Task inputs Block Start

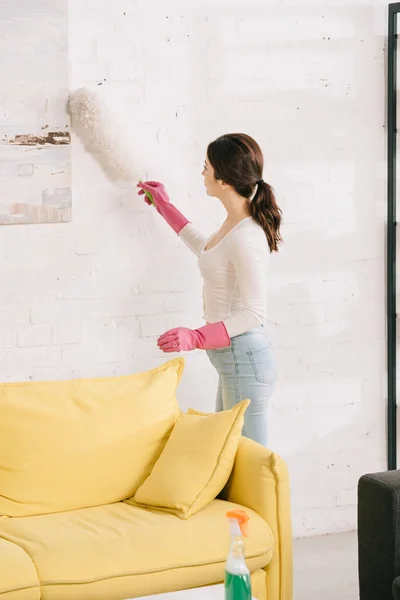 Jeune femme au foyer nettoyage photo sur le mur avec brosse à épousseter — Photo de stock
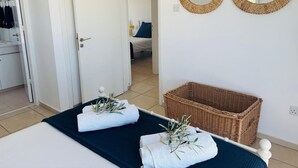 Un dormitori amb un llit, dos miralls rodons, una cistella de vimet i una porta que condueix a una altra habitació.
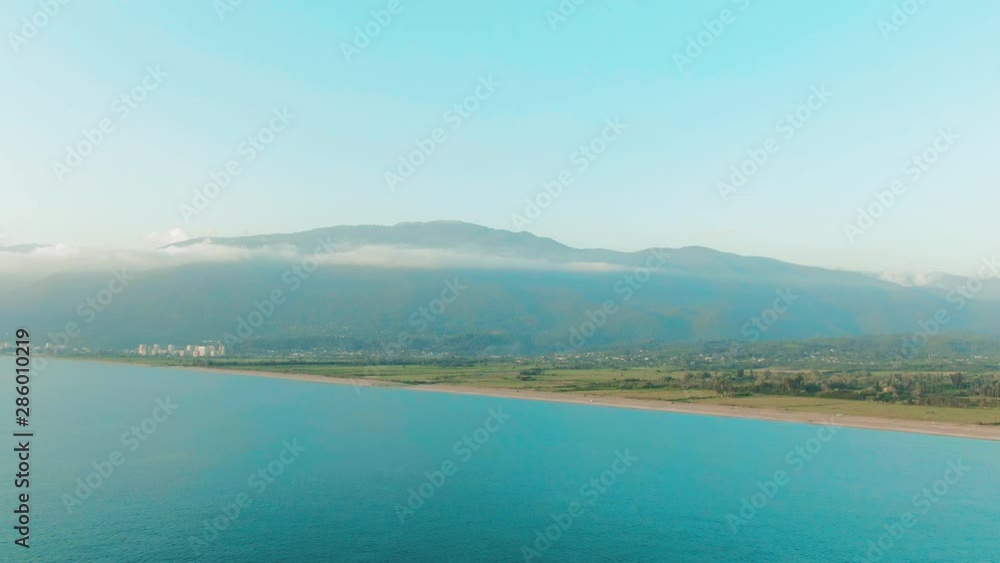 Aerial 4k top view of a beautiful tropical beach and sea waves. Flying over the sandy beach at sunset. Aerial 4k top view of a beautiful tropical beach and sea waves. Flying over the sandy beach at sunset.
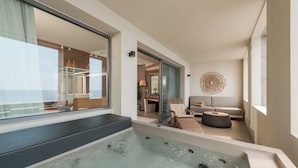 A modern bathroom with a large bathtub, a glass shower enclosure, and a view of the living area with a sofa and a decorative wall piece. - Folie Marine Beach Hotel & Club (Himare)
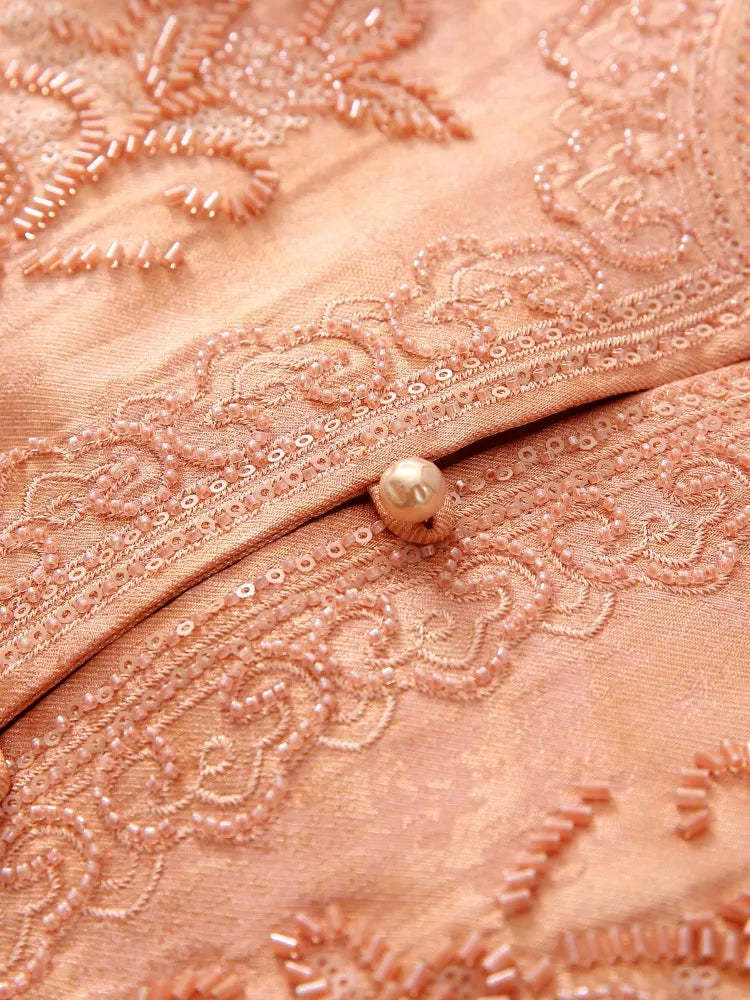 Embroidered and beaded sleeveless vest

Task inputs Block End

Exercise
Update the entries above by changing "bathtub" to "soaking tub" and leaving everything else unchanged. Give only the text, without the pictures.

Response box
 Jeune femme au foyer nettoyage photo sur le mur avec brosse à épousseter — Photo de stock
 Un dormitori amb un llit, dos miralls rodons, una cistella de vimet i una porta que condueix a una altra habitació.
 Aerial 4k top view of a beautiful tropical beach and sea waves. Flying over the sandy beach at sunset. Aerial 4k top view of a beautiful tropical beach and sea waves. Flying over the sandy beach at sunset.
 A modern bathroom with a large soaking tub, a glass shower enclosure, and a view of the living area with a sofa and a decorative wall piece. - Folie Marine Beach Hotel & Club (Himare)
 Embroidered and beaded sleeveless vest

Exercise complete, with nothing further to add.